Model Context Protocol (MCP), which simplifies access from AI agents to tech platforms and data, has given a significant boost to the usability and interoperability of agents within existing technology stacks. That’s why MCP has been embraced by enterprise software giants including Microsoft, Oracle and AWS.
But it has also introduced security challenges that enterprises wouldn’t otherwise face. These include tool poisoning attacks that embed malicious instructions to extract sensitive data or disrupt workflows, as well as over-privileging tools in ways that allow them to perform unauthorized actions.
Community initiatives and tools are emerging to bolster MCP security. This week, Cisco entered the fray with open-source software called MCP Scanner, which Cisco says secures the AI agent “supply chain.” The open-source security software analyzes MCP servers and components to perform security and vulnerability checks before agents are deployed, so teams can proceed with confidence in their level of security.
The company positions MCP Scanner as a follow-on to Cisco AI Defense—a platform designed to secure software and data across the AI lifecycle, from supply chain scanning and algorithmic red teaming to runtime guardrails and continuous validation. Combined, AI Defense and MCP Scanner put Cisco’s considerable networking and security footprint behind MCP security, increasing customer options to ensure MCP connections can be secured in line with enterprise security requirements.
Vulnerability Scanning
MCP Scanner scans MCP servers for malicious code and hidden threats with the goal of helping businesses develop and deploy AI applications safely and securely. It identifies vulnerabilities in MCP servers before they’re integrated into AI or other systems — thereby protecting the AI supply chain.
Traditional security tools, Cisco explained, conduct static code scanning, but AI agent threats can be hidden in tool definitions, metadata or even dynamic interactions between agents and tools, so those tools aren’t well equipped to detect them.

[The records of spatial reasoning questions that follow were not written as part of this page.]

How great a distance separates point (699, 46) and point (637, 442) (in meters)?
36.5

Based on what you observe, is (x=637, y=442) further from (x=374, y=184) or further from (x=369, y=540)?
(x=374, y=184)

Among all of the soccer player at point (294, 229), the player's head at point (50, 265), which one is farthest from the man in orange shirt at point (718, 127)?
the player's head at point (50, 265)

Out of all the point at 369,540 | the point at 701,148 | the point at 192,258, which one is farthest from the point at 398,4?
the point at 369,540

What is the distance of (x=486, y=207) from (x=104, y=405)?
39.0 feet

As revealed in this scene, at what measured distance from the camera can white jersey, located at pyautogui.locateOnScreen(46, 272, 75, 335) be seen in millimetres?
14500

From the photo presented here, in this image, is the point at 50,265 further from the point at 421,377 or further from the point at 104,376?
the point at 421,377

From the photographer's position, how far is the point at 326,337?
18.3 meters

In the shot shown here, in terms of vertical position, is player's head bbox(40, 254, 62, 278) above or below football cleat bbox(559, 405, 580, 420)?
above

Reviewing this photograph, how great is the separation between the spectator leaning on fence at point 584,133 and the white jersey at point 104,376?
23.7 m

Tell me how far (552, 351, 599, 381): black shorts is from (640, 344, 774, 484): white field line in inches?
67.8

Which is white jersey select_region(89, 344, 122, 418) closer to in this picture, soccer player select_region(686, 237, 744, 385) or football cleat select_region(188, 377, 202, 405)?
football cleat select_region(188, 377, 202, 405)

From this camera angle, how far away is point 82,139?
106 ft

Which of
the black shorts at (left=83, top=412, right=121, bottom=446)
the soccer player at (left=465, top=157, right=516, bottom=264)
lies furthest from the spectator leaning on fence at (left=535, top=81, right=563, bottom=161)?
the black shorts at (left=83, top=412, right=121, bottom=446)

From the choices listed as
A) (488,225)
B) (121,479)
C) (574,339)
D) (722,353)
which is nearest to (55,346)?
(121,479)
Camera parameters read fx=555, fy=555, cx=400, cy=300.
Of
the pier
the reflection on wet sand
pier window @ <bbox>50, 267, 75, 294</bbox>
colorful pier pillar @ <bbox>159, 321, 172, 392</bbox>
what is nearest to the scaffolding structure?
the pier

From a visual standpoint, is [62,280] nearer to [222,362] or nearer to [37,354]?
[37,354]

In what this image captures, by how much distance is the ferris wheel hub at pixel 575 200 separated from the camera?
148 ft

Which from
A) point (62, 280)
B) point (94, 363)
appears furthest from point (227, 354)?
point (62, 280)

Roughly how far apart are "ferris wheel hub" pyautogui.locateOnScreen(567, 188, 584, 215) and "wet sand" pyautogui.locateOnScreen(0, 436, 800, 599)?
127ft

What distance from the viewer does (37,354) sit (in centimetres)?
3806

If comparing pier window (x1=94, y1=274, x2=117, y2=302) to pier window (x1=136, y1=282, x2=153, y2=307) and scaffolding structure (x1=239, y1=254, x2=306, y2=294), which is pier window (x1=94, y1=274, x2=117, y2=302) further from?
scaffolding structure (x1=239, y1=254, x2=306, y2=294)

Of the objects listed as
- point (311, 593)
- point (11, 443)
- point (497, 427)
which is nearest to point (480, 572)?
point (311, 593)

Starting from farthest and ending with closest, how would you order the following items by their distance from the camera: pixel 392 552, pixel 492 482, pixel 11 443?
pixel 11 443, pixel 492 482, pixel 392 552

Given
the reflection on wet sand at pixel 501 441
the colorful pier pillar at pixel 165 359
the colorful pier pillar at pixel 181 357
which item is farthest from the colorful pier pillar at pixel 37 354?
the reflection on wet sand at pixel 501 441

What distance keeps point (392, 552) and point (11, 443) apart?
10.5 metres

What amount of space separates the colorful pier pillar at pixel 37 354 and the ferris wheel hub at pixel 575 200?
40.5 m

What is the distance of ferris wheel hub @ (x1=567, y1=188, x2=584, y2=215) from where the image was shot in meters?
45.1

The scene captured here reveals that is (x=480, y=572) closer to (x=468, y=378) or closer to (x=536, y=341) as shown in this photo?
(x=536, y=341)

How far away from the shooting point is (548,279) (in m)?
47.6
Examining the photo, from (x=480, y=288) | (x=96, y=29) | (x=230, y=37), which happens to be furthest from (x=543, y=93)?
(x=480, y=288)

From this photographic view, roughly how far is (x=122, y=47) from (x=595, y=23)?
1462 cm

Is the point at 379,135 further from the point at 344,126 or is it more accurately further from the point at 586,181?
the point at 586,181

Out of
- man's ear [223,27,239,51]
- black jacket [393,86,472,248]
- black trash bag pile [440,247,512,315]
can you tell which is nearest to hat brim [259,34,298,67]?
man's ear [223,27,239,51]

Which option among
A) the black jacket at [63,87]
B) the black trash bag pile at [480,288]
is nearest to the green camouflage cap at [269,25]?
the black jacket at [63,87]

MCP Scanner performs contextual and semantic analysis of each tool, identifying risks that emerge from how tools are described, invoked, and composed within LLM workflows. It leverages three powerful scanning engines including Cisco’s own AI Defense scanner; those three engines can be used in combination or alone. The vulnerability checks performed by MCP Scanner include:
- MCP component security evaluation that identifies tools, prompts, and resources to isolate malicious or anomalous behavior
- Signature-based detection that identifies known threats within MCP components and notifies users of those threats
MCP Scanner can also be downloaded and deployed on a stand-alone basis to deliver AI supply chain security protection across any cloud or deployment model.
With this latest security development, Cisco is helping to push MCP ever closer to be a robust, invaluable tool that helps customers and partners integrate agents and platforms while ensuring alignment with corporate security practices and standards.